SUPPLIED DATA

----------------------------------------

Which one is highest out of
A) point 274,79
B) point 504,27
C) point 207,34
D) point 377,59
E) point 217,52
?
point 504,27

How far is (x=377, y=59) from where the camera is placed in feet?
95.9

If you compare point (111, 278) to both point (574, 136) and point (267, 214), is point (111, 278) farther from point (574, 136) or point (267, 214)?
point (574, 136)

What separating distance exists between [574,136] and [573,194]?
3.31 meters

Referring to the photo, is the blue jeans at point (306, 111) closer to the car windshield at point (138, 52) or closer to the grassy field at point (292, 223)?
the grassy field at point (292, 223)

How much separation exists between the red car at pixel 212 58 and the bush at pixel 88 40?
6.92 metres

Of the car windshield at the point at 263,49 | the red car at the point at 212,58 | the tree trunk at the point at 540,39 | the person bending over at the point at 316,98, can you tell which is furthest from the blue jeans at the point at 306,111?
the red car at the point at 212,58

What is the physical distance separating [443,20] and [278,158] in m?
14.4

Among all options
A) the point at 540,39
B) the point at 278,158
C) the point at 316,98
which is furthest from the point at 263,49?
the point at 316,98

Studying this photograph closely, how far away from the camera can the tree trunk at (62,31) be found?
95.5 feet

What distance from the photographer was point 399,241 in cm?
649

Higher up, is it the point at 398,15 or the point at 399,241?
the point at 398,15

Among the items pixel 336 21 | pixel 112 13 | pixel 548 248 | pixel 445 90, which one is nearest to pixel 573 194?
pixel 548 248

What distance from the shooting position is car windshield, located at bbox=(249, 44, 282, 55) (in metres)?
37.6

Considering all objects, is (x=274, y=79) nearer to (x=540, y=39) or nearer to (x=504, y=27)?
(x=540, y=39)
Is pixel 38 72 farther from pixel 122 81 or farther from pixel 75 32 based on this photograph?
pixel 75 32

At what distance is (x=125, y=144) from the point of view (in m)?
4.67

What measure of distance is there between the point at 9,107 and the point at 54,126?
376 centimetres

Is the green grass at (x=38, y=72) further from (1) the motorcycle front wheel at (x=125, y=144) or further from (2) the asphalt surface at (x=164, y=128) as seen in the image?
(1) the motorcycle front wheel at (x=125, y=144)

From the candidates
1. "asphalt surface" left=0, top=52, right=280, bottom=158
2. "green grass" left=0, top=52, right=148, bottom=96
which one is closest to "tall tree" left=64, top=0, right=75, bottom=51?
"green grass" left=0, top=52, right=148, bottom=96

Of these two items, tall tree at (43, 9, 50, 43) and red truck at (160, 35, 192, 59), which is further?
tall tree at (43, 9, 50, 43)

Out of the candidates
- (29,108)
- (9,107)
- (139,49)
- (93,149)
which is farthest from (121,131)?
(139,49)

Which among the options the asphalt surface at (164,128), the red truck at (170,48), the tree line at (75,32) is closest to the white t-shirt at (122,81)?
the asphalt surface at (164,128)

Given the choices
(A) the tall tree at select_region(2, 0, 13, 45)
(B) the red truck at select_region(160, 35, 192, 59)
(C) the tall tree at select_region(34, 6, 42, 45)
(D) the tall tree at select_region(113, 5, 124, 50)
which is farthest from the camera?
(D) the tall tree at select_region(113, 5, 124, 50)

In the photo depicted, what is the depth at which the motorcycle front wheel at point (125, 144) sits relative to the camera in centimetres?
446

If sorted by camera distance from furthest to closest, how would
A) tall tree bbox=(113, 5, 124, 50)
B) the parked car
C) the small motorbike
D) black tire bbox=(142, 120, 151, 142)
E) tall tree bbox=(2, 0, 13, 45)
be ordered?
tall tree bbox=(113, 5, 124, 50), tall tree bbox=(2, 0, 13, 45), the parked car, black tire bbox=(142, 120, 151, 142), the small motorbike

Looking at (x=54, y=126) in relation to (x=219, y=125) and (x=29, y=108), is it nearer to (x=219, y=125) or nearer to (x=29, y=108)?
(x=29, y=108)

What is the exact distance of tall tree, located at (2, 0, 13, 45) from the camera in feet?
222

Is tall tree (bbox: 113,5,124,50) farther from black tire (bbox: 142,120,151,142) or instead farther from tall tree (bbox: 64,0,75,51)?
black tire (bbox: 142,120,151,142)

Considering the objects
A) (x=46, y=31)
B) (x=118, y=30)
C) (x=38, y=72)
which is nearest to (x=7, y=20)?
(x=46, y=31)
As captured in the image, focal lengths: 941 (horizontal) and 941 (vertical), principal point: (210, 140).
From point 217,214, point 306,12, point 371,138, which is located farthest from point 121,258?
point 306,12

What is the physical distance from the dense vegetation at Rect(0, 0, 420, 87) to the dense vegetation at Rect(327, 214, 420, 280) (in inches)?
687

----------------------------------------

SET EXERCISE
Only the lines from the one containing "Is tall tree" to the end of the data should be printed, exactly as they stand.

WRITTEN REPLY
Is tall tree (bbox: 113,5,124,50) farther from black tire (bbox: 142,120,151,142) or instead farther from tall tree (bbox: 64,0,75,51)?
black tire (bbox: 142,120,151,142)

Considering the objects
A) (x=46, y=31)
B) (x=118, y=30)
C) (x=38, y=72)
which is nearest to (x=7, y=20)?
(x=46, y=31)
As captured in the image, focal lengths: 941 (horizontal) and 941 (vertical), principal point: (210, 140).
From point 217,214, point 306,12, point 371,138, which is located farthest from point 121,258?
point 306,12

What is the physical distance from the dense vegetation at Rect(0, 0, 420, 87) to the dense vegetation at Rect(327, 214, 420, 280) (in inches)?
687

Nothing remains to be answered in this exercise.